NEW YORK (AP) – The nation’s largest banks are expected to report big profits for the first quarter amid renewed confidence that pandemic-battered consumers and businesses can repay their debts and start borrowing again.
The brighter outlook allows banks to move billions of dollars worth of “bad” loans back to the “good” pile in what are known as loan loss releases. The pandemic forced banks such as JPMorgan Chase and Bank of America to put billions of dollars to cover potentially bad loans.
The sum of money put into these pools is nothing small. Across the entire banking industry – large and small banks alike – a collective $120 billion is set aside to cover these loans, according to data from the Federal Deposit Insurance Corporation. And a significant chunk of it – around $40 billion – was set aside by the nation’s largest financial institutions.
These funds, once released, are added to a bank’s bottom line when they report their quarterly profits.
Most banks are expected to report significantly improved results compared to the first quarter of 2020. According to FactSet, JPMorgan is expected to register a profit of $3.09, up from a profit of 78 cents per share a year earlier. Bank of America is expected to post a profit of 66 cents per share, compared to the 40 cents a share it earned last year.

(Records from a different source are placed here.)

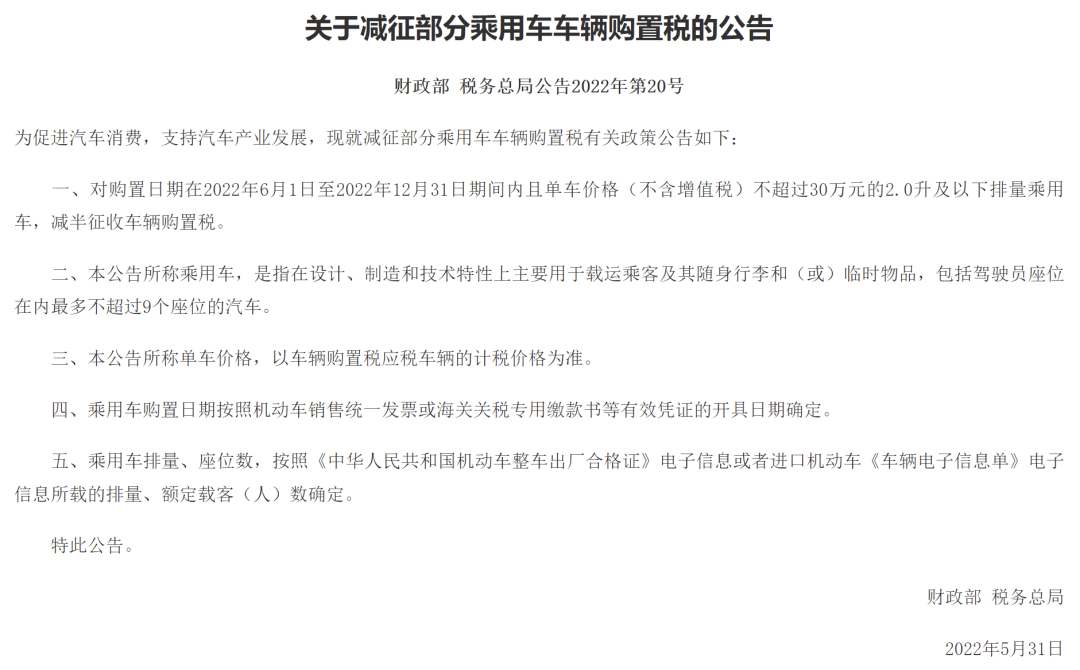 关于减征部分乘用车车辆购置税的公告

财政部 税务总局公告2022年第20号

为促进汽车消费，支持汽车产业发展，现就减征部分乘用车车辆购置税有关政策公告如下：

一、对购置日期在2022年6月1日至2022年12月31日期间内且单车价格（不含增值税）不超过30万元的2.0升及以下排量乘用车，减半征收车辆购置税。

二、本公告所称乘用车，是指在设计、制造和技术特性上主要用于载运乘客及其随身行李和（或）临时物品，包括驾驶员座位在内最多不超过9个座位的汽车。

三、本公告所称单车价格，以车辆购置税应税车辆的计税价格为准。

四、乘用车购置日期按照机动车销售统一发票或海关关税专用缴款书等有效凭证的开具日期确定。

五、乘用车排量、座位数，按照《中华人民共和国机动车整车出厂合格证》电子信息或者进口机动车《车辆电子信息单》电子信息所载的排量、额定载客（人）数确定。

特此公告。

财政部 税务总局

2022年5月31日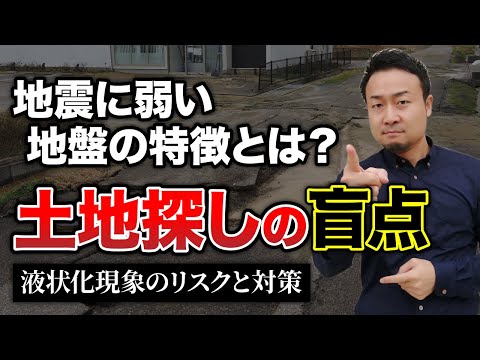 地震に弱い
地盤の特徴とは？

土地探しの盲点

液状化現象のリスクと対策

The banks have massive government stimulus to thank for the improvement and the recovering economy and fewer defaults than anticipated initially. Just in the U.S., trillions of dollars have been spent to keep individuals and businesses afloat in the form of one-time cash payments and the Paycheck Protection Program. Multiple surveys have shown that Americans used at least a portion of their relief payments to pay down debts or get caught up on their loans, including one from the New York Fed that showed that one of three American households use their stimulus payments to pay down debt.
Further, the government has allowed banks to be more flexible in defining what loans are considered harmful or not – allowing longer forbearances and grace periods – which has kept some loans out of the “bad” pile.
ACCORDING TO FACTSET, the U.S. economy is estimated to have grown 4.9% in the first quarter after increasing by 4.3% in the fourth quarter of last year. Employers hired at a rapid pace in March. With more people getting vaccinated, spending is expected to pick up.
“I have little doubt that with (the stimulus), huge deficit spending, more (help from the Federal Reserve), a new potential infrastructure bill, a successful vaccine and euphoria around the end of the pandemic, that the U.S. economy will likely boom,” said Jamie Dimon, JPMorgan Chase’s CEO, and chairman, in a letter to shareholders last week.
Bank stocks have reflected investors’ anticipation for the improved conditions. Since Oct. 1, the KBW Bank index, which tracks the shares of two dozen large U.S. banks, has risen 66%.
Banks have already started releasing some loans from the lousy pile as the outlook for the economy has improved. In the fourth quarter, JPMorgan Chase moved $1.89 billion of the roughly $20 billion it had set aside during the pandemic out of its loan-loss reserves. Citigroup moved approximately $1.5 billion of its funds last quarter as well.
According to analysts at UBS, banks are expected to conduct these loan-loss reserve releases for some time, potentially into the end of 2022. This is mainly because the economic recovery will likely take at least a year, and banks don’t want to release the funds all in one shot.
While the loan-loss reserve releases jolt the bank’s bottom lines, investors will also be looking closely at how much interest and non-interest revenue banks bring in this quarter. The Federal Reserve cut interest rates to zero to help stimulate the economy earlier in the pandemic, making it more difficult for banks to earn interest on the loans they charge to borrowers.
For example, Bank of America earned $16.1 billion in interest income in the first quarter of 2020. That figure is expected to be $10.3 billion this quarter, according to FactSet.